The question has been raised, Was it appropriate for a Catholic TV network to provide a platform for a torture advocate? In my view, the answer is yes. Marc Thiessen, who appeared on Raymond Arroyo’s TV show The World Over, defends the practices of the past decade because he believes that these practices are necessary to defend innocent lives…

…Irealize I run the risk of being accused of special pleading in this defense of Marc (and of EWTN), so I should probably point out that I disagree with him on the underlying issue. I think torture is a great evil, and that the resort to it in the past decade is a black spot on America’s record. But I am not in a stone-throwing mood against people like Marc, because I realize that the accusation that someone is not living to up to his or her religious creed is one of the lowest and least helpful arguments imaginable. For heaven’s sake, I — in religious matters — am now a rather liberal high-church Episcopalian, and I find even that pronouncedly lenient ethic hard to live up to…

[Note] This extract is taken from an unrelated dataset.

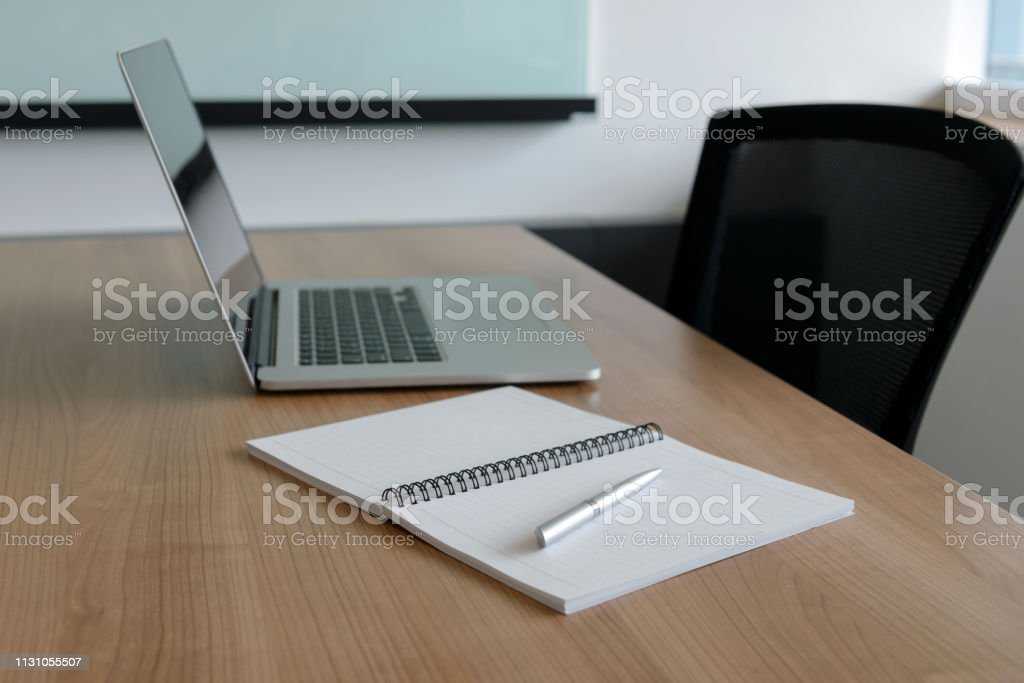 Pen on notepad and laptop and for agenda kept on table in empty...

…So the spirit is willing, but the flesh is weak: I accuse myself. I have been dismayed by how rapidly the resort to torture has been undertaken in recent years, in response to much lesser threats than the one in my hypothetical. (Two or three incompetent pantybombers in a decade doth not a Hitler make.) But I recognize that my difference from Marc and the others on his side of this discussion is one of degree, not of kind. And there are other reasons to ask people for generosity of spirit – notably because we may have need of it ourselves…

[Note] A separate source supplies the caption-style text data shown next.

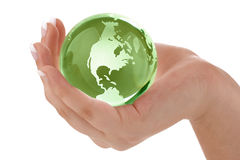 Green globe in female hand Royalty Free Stock Photo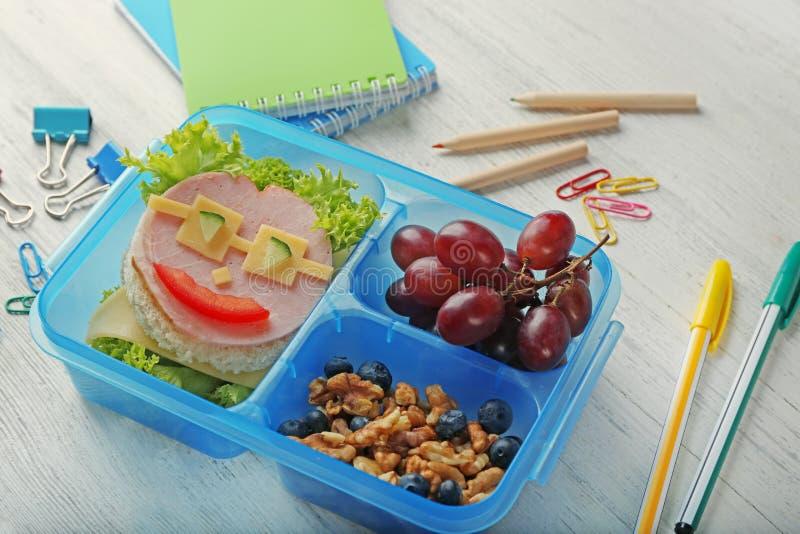 Sanduíche saboroso e frutos na cesta de comida e nos artigos de papelaria fotografia de stock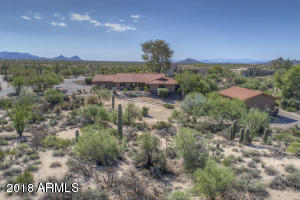 Natural desert landscaping offers privacy on this corner acre lot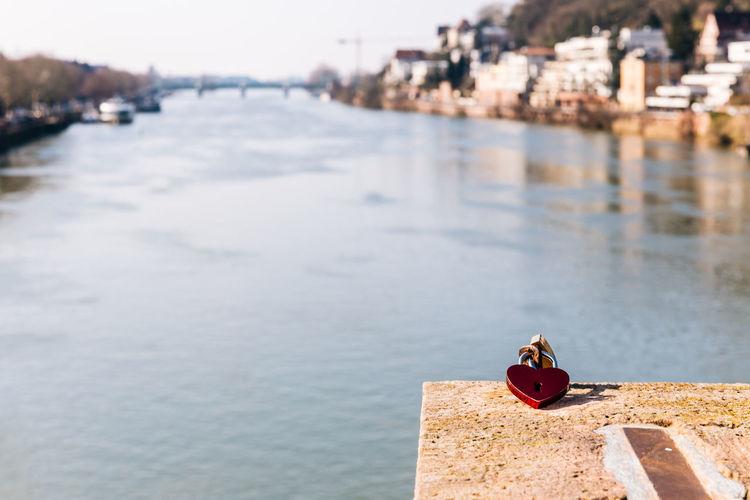 Heart shape padlock at riverbank in city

To me, its just doesn’t rise to the level of immorality when we compel terrorists to divulge information. Terrorists, in my view, simply do not have a right to remain silent – they must tell us what they know. Physical coercion should be used sparingly, but if that is what it takes to get them to talk, then that is what a proper understanding of morality requires in such situations.

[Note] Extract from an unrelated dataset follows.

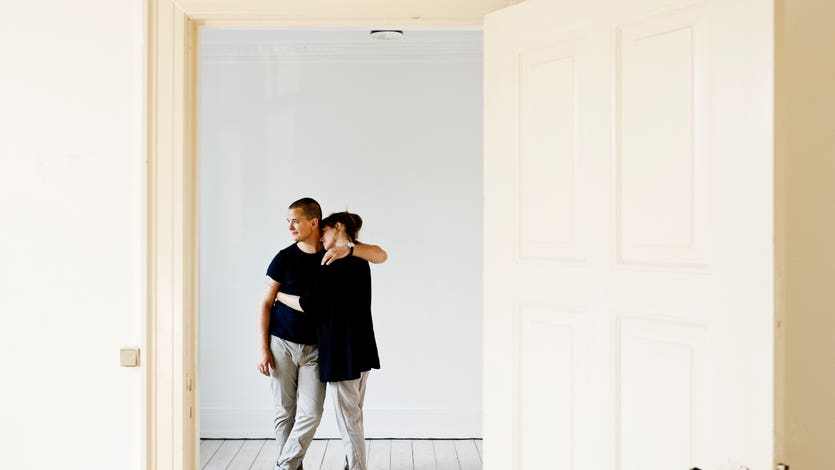 A couple embraces in their newly bought home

What we have in terrorists are non-State actors who yet pose a threat to not just an individual or group of individuals, but to a whole people. This is different in kind from a bank robber who is a risk to all banks or even a murderer who is a threat to a particular person at a given time. The terrorists, if allowed the time and resources, would not just rob a bank – or even 10,000 banks. They would not just commit a murder – or even 10,000 murders. They will kill every last one of us, if they can. There is no limit to the amount of damage they may do – and unlike chasing down a murderer, once we’ve caught one of them we have only barely – and temporarily – diminished the threat.

In order to effectively combat the terrorist threat we must, as far as possible, learn what they know and what their plans are. There are many means of doing this, but the most effective way is to draw the information out of those best informed: the terrorists, themselves. When we capture a terrorist, it is a golden opportunity to gain a distinct advantage over the threat – and we must take full advantage of it, even if the captive proves reluctant to come clean. And do keep in mind that the more information we gather from one terrorist will not only save the lives of our own, but of the terrorist’s own, too. Thwarted terrorist plans means, also, a smaller number of dead terrorists, in the long run.

It is a dereliction of duty – an act of immorality – for someone who can obtain information about this threat to refuse to do so on the imagined grounds that everyone, all the time and everywhere, may not be coerced in to giving information. Some people might ask, “where do you draw the line?”. Meaning, of course, that if we allow one terrorist to be waterboarded, then we are presumptively defenseless against the claim that we must rip out the fingernails of someone who refuses to spill the beans about his neighbors tax return. To such arguments I answer: are you stupid?

I’m not. I can draw the line right where human decency requires it. I want information out of these terrorists – I don’t want so much as a hair on their heads harmed, if it can be in any way avoided. I don’t need to boil a terrorist in oil – in fact, doing so is counter-productive because a boiled terrorist cannot provide me the information I require. I want the terrorist to talk – and talk truthfully, as far as can be determined. Most of the time more regular interrogation methods will work – some times, however, it takes a bit more.

For us Christians, the greatest commandment is to love God with all our might, and love our neighbors as ourselves. Would I be loving my neighbor if I allowed my neighbor – in this case, a captive terrorist – to with hold information which may lead to the deaths of thousands? In my view, I’m not loving anyone – I’m guilty of cowardice, if I do such a thing.

I can’t help that some of my brothers and sisters make bad decisions – all I can do is react to the results of those decisions, and do my best to limit the overall damage. A man who is determined to fly a plane in to one of our buildings is someone who had gone severely wrong – the least worry we have is that it might require waterboarding to get him to talk. Our larger worry is how to change things so that it is less likely for a man to make such a choice – but part of that making change requires that any captives talk and tell us everything they know.